**To do**
Taking only the lines of the data below from the line with "Little michell online" to the line with "勇士操作气笑拥趸，邓利维无奈表态，双线运作彻底沦为笑柄", ends included, write them out exactly and without pictures.

**Provided records**
◇ ◇ ◇ ◇

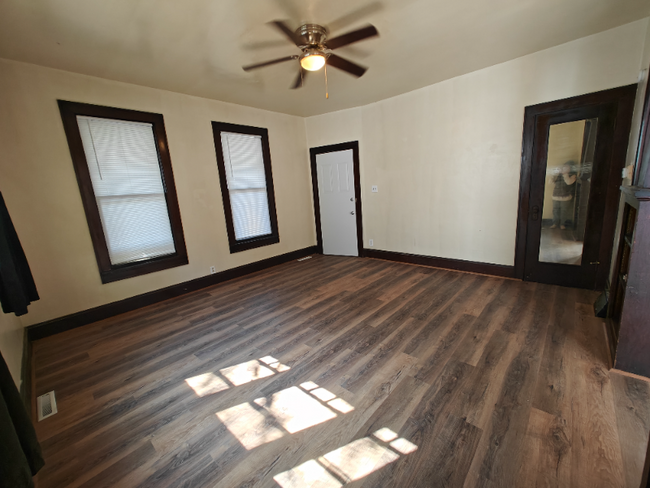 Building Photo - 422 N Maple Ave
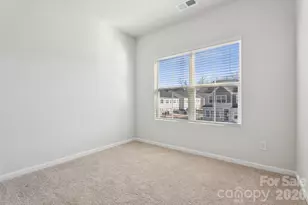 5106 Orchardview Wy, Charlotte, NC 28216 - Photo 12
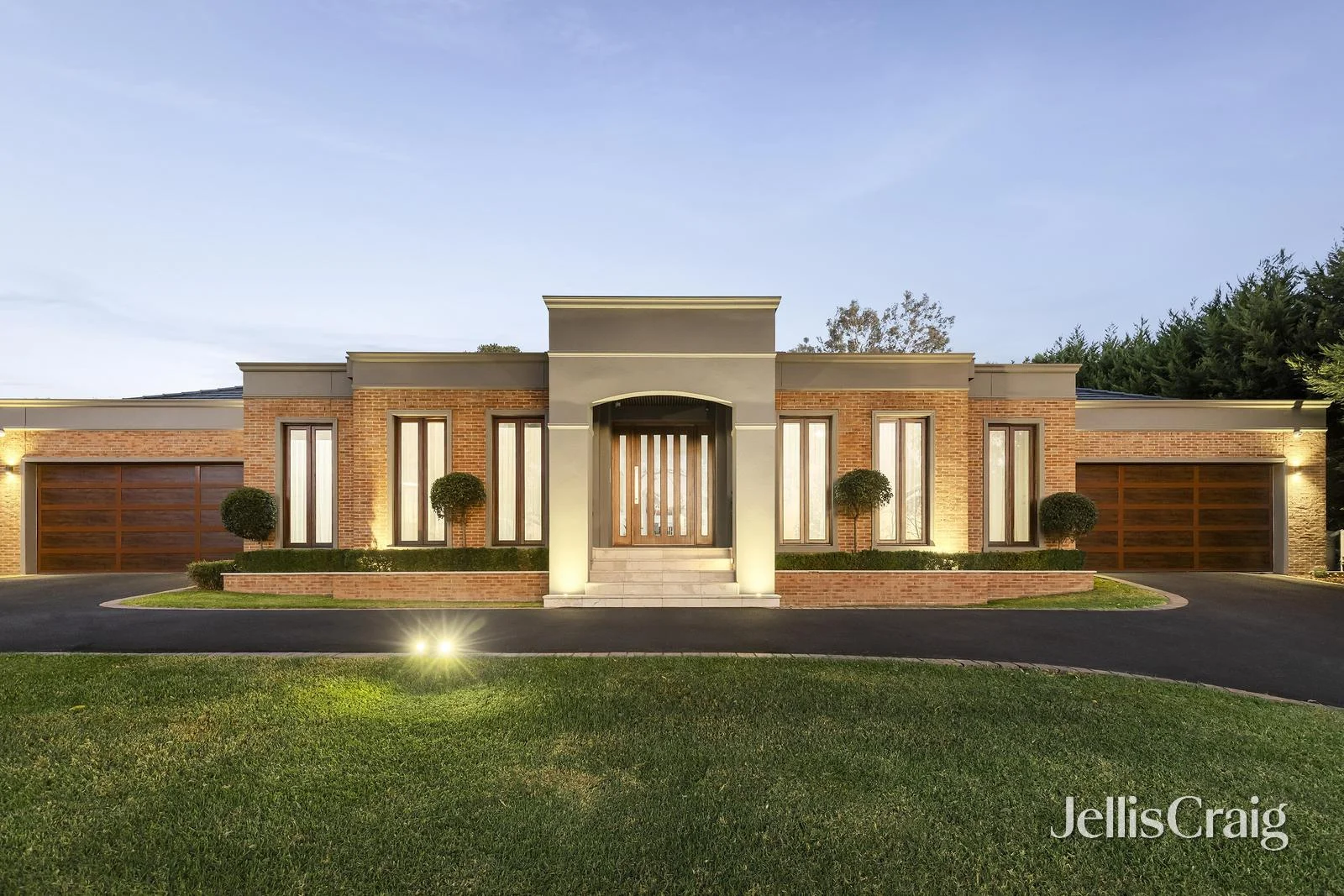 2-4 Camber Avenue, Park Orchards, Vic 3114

◇ ◇ ◇ ◇

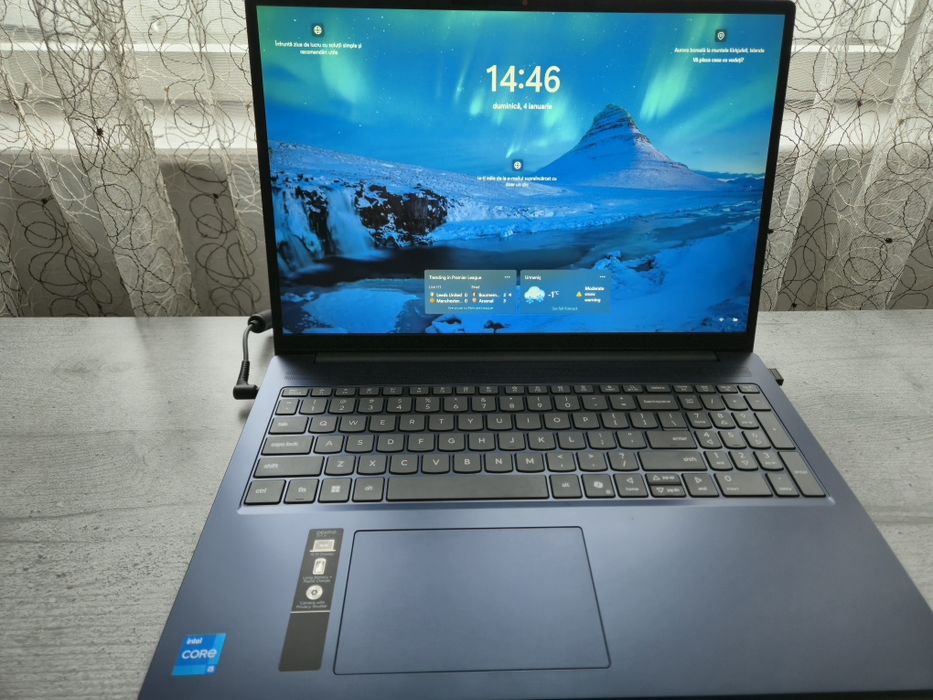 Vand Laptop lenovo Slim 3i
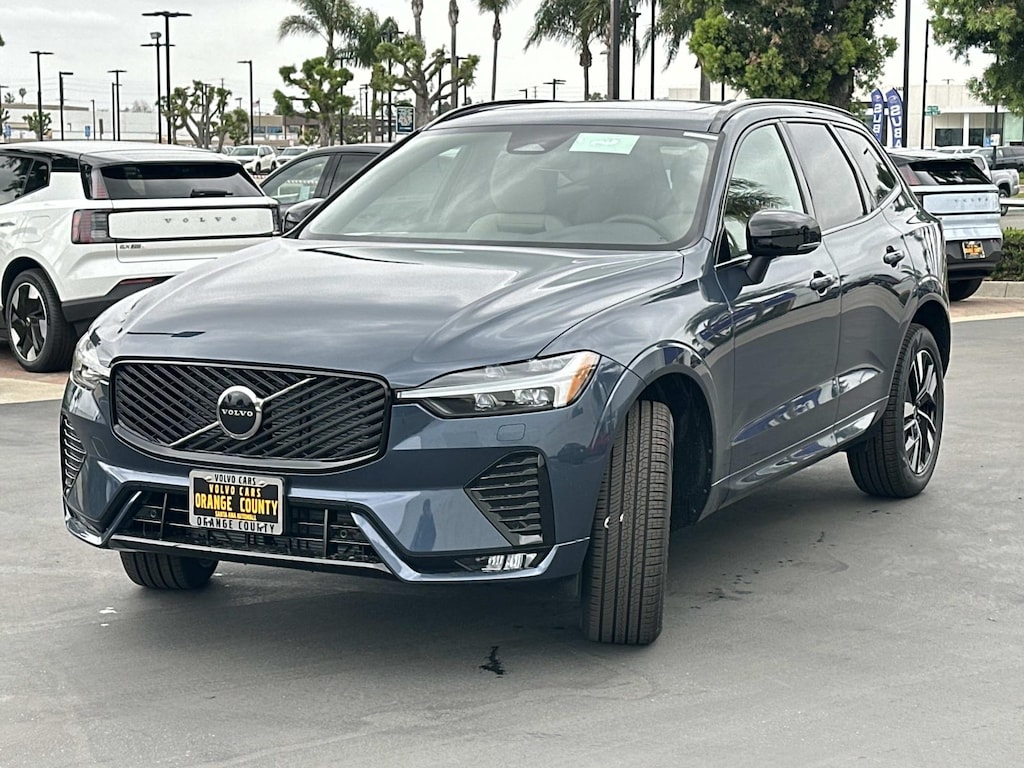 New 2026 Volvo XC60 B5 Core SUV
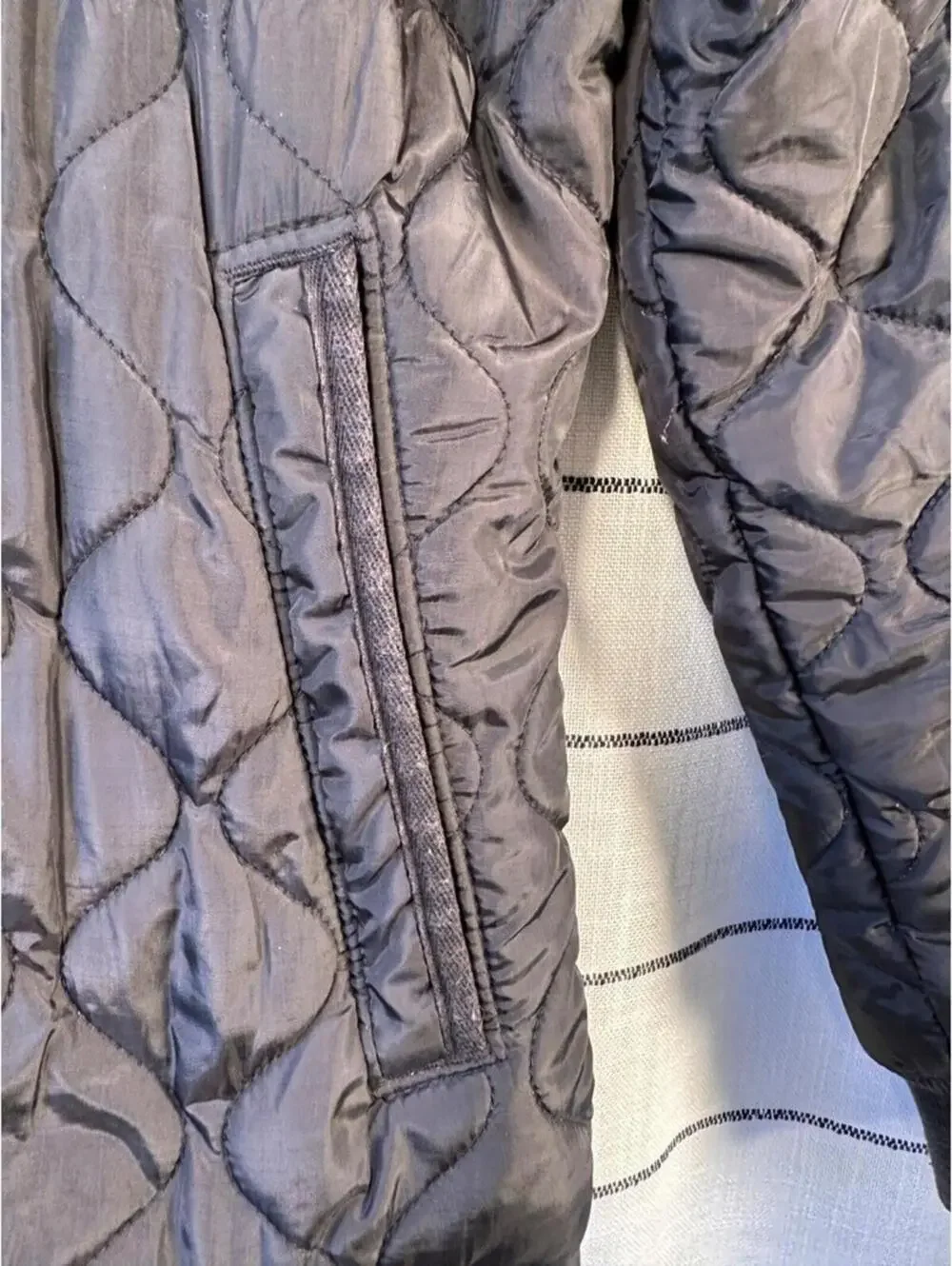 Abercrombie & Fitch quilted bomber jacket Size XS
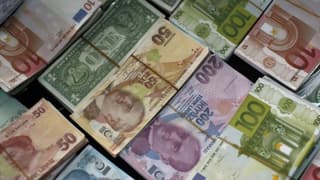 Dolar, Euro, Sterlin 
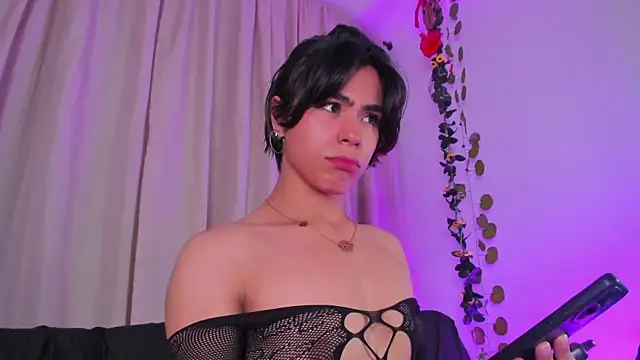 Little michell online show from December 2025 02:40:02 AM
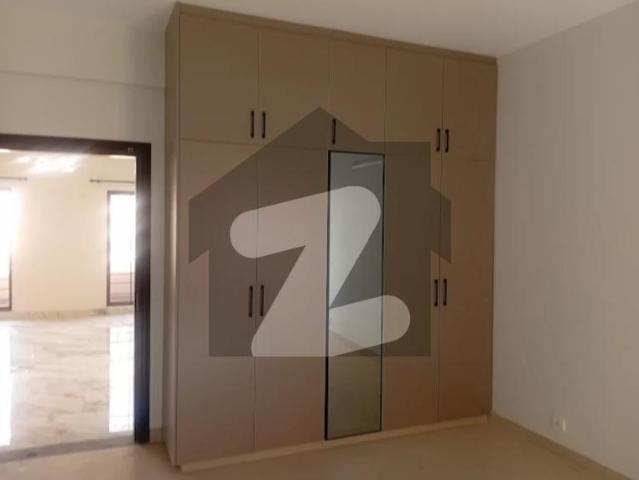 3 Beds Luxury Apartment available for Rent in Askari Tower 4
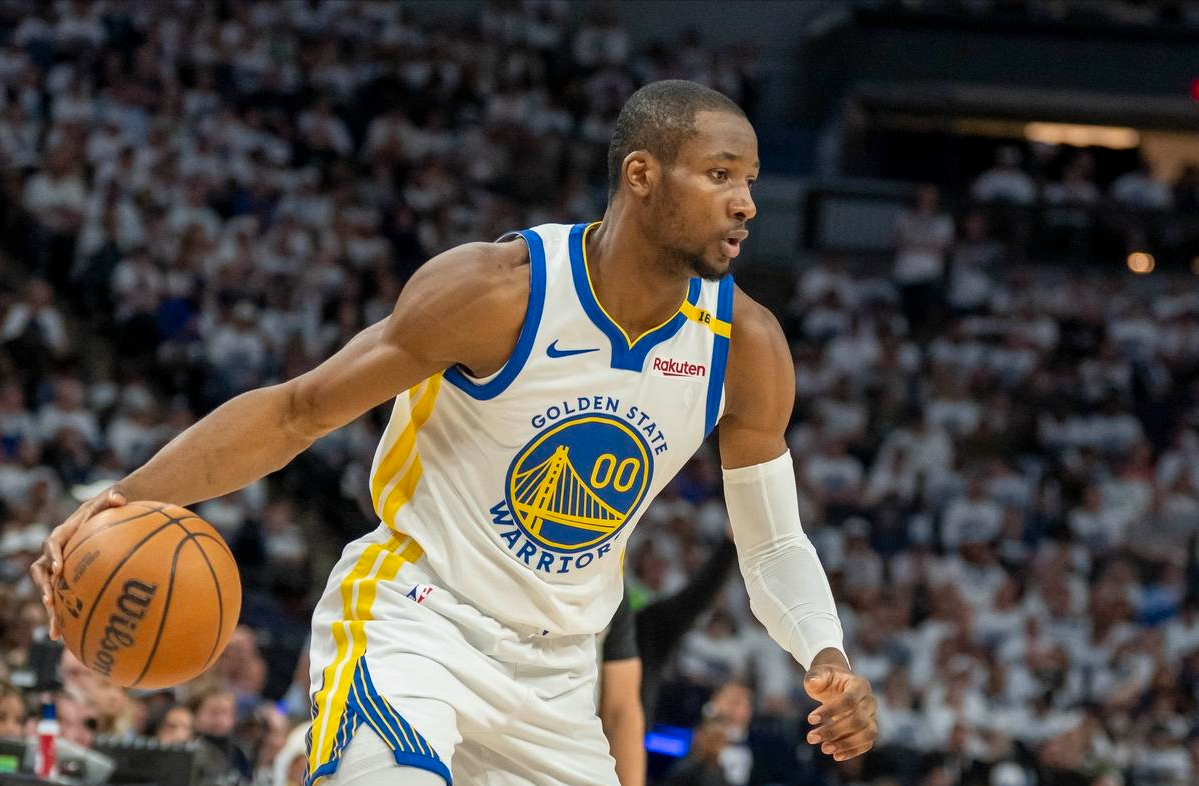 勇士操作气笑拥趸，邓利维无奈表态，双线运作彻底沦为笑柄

◇ ◇ ◇ ◇

**Response for this exercise**
 Little michell online show from December 2025 02:40:02 AM
 3 Beds Luxury Apartment available for Rent in Askari Tower 4
 勇士操作气笑拥趸，邓利维无奈表态，双线运作彻底沦为笑柄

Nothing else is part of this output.